Tuesday, July 20, 2021

Prepping for 1950 US Census: Address Details Matter!

As I prep for the release of the 1950 U.S. Census on April 1, 2022, I'm listing  ancestors and researching their 1950 addresses. This helps me find the correct ED (Enumeration District) for browsing Census images before indexing and transcription are completed.

A fair number of ancestors in my tree and hubby's tree are listed in directories. This makes it easy to take the street address and look up the enumeration district (ED) using Steve Morse & Joel Weintraub's fantastic "Unified Census ED Finder" tool. 

North, south, east, or west?

When I was looking for the ED of one of my husband's Larimer ancestors, I used the drop-down menus on the ED Finder tool to specify state (Indiana), county (Elkhart), and and town (Goshen). See image at bottom of post.

Next, I entered the exact number of the residence, which is 205 North 8th Street.

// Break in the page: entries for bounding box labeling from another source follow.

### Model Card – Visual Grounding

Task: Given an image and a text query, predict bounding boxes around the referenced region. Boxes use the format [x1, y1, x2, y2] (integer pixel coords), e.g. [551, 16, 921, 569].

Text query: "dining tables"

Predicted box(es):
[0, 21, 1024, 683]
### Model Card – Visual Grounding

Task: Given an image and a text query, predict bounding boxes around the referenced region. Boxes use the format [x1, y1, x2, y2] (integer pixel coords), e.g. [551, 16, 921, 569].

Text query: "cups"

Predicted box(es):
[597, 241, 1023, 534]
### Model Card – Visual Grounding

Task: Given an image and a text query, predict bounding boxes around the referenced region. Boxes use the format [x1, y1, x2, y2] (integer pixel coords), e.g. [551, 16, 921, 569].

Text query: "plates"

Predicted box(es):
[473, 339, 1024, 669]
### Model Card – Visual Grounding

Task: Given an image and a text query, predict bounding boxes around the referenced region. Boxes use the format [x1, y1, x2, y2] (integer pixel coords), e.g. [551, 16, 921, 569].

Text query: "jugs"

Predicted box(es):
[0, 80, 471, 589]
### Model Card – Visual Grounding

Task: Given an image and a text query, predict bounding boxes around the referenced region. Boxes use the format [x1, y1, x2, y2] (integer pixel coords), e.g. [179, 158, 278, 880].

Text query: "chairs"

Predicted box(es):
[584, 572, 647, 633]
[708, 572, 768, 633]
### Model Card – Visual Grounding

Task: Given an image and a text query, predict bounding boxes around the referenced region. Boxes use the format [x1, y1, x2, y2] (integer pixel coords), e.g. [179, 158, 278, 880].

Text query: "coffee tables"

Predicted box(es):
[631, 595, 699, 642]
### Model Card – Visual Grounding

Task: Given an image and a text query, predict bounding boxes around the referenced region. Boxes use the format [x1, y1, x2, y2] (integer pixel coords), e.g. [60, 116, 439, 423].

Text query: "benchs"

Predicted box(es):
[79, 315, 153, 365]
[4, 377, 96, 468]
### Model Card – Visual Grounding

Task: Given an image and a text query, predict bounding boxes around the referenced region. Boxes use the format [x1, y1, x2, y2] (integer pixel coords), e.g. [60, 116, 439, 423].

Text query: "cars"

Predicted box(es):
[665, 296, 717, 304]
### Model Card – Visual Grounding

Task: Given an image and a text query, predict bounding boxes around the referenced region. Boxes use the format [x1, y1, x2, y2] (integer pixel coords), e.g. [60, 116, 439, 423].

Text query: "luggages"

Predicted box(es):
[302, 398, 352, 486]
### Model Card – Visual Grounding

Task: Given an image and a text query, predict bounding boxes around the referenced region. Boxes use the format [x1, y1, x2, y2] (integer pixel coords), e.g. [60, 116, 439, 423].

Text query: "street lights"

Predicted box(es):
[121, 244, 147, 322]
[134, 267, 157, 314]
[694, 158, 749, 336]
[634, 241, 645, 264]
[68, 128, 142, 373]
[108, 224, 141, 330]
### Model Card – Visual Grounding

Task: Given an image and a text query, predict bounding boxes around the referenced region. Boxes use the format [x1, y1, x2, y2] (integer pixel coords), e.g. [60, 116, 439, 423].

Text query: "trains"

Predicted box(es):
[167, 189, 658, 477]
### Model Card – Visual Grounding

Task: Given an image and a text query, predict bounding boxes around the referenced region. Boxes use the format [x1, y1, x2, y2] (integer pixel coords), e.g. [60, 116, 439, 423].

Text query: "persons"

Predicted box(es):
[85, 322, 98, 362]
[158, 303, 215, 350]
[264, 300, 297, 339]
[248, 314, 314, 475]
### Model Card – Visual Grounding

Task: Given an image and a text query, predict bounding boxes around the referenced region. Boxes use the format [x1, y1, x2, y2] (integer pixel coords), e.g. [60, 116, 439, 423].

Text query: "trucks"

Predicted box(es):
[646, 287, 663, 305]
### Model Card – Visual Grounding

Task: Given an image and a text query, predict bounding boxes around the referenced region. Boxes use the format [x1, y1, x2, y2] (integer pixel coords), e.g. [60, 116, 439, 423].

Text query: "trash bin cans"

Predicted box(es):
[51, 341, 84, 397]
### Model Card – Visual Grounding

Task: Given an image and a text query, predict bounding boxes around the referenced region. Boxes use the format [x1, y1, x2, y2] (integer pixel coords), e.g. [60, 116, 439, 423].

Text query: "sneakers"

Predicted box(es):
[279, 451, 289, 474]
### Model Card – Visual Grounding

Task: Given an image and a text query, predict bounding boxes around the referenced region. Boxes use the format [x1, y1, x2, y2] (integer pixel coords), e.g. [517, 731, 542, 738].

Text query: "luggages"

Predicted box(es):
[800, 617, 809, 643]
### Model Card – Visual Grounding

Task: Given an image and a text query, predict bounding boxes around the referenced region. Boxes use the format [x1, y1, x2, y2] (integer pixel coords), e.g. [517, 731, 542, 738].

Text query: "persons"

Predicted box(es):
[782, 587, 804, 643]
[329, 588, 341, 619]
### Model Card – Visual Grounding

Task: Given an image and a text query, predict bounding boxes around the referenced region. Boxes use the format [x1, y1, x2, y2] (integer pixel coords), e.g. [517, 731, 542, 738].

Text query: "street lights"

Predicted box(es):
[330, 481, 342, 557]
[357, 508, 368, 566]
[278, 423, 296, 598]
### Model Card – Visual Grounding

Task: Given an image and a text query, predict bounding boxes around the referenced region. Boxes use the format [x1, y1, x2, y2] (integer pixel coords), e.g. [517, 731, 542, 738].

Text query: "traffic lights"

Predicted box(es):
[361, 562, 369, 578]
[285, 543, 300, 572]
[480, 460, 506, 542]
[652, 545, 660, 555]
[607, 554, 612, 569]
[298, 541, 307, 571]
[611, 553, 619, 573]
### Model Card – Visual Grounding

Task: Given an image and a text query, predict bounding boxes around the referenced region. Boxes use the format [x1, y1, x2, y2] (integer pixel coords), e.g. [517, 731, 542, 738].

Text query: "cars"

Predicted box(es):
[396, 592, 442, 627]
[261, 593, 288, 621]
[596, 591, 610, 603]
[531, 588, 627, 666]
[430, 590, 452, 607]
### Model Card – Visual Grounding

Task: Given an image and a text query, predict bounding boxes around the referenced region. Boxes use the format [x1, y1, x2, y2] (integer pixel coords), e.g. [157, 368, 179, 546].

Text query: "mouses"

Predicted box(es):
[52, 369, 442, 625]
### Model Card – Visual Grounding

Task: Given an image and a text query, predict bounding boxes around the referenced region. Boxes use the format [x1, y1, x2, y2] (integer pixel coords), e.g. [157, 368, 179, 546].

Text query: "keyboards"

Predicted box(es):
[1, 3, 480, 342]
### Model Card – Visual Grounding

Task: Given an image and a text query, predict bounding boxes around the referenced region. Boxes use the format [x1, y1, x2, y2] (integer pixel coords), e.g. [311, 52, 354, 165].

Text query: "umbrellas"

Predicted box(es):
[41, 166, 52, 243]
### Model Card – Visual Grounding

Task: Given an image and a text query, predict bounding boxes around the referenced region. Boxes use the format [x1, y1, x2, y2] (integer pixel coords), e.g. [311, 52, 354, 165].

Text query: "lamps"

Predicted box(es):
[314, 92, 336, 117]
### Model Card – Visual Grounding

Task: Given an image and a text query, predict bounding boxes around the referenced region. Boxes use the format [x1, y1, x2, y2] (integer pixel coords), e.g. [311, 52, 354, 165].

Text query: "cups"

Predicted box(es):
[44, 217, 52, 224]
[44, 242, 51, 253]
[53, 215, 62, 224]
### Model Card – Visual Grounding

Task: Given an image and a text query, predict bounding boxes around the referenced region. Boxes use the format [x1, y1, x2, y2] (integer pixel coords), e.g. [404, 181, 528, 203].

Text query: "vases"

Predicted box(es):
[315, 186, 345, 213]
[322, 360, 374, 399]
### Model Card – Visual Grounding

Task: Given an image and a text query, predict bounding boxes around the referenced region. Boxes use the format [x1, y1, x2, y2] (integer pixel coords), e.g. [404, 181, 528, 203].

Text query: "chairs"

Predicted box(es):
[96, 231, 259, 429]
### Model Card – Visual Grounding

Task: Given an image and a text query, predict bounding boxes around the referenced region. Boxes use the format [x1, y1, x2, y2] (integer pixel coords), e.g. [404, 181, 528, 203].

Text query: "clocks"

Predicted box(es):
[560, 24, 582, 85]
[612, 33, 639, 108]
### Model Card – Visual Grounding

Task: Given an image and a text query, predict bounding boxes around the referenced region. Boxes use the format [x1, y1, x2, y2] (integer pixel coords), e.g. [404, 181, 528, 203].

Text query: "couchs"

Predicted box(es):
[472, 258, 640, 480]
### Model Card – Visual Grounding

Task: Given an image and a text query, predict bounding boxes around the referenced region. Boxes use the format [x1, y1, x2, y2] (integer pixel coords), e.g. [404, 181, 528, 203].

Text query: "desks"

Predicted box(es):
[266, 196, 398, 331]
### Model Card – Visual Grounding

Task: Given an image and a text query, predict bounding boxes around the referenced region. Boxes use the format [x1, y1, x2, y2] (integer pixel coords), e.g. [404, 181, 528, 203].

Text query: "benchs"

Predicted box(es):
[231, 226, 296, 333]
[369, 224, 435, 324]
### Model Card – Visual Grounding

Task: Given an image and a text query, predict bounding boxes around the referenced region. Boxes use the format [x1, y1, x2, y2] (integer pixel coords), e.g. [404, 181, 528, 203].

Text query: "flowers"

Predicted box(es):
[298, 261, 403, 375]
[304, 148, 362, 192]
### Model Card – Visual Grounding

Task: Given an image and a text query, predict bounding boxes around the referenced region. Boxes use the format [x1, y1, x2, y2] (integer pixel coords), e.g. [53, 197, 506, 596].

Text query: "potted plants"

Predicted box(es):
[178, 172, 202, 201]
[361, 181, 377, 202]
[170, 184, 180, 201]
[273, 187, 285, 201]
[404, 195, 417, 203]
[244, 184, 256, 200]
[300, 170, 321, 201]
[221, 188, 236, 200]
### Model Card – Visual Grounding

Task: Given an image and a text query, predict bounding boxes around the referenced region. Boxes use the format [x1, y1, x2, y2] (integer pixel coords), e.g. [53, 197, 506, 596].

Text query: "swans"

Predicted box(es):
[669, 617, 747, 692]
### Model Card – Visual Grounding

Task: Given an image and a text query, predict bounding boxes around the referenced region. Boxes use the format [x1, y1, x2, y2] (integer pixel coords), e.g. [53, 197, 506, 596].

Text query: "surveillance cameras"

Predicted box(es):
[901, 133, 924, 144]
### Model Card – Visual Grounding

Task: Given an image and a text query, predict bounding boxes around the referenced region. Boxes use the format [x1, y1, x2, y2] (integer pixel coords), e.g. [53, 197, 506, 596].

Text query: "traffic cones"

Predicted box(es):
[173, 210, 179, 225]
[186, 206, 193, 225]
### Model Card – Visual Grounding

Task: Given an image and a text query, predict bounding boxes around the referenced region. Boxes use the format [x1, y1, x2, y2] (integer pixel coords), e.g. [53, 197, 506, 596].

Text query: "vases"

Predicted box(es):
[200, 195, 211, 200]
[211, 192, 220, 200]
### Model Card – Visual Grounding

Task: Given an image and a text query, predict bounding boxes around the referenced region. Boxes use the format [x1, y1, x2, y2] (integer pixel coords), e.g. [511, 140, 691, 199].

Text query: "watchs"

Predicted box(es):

However, the street name on the drop-down menu is shown only as "8th" with no provision for north or south. See the green oval on the image below.

Without specifying north or south, the finder gives me 6 possible EDs (see image at bottom). Yikes, too many!

I mapped both 205 S. 8th (not where the ancestor lived) and 205 N. 8th (star shows correct location). As image at top shows, these two addresses are nowhere near each other and would not be in the same ED! I need to narrow things down.

Use map and cross streets 

The ED Finder can get me much closer to the actual street address. It instructs me to click to look at the map (see purple arrow pointing to "Google map" on image below). 

The next step is to locate a cross street and/or a back street. Those are boundaries for enumerators, and will reduce the number of EDs in which an address might be located. 

Tracing 205 N. 8th, I saw a prominent back street on the same block: Crescent. When I entered that into the ED Finder tool, only a single ED showed up: 20-69.

Paying attention to this address detail will spare me a lot of unnecessary browsing when the Census is made public next year.

Try the Unified Census ED Finder and see how easy it is to locate your ancestor's Enumeration District.

For more posts about prepping for the 1950 Census, please see my summary page.


  1. Great post! I love the use of the mapping tool to narrow down the ED. I have to get going on my list soon, so this is very helpful.

  2. Very helpful in getting ready for it, thank you ;)

  3. Good idea to get ready in advance. My parents were married in September, 1950 so I'll have to wait another 10 years to find them together.

  4. I’m realizing I’m not nearly ready. Thanks for all you are doing to spur me forward.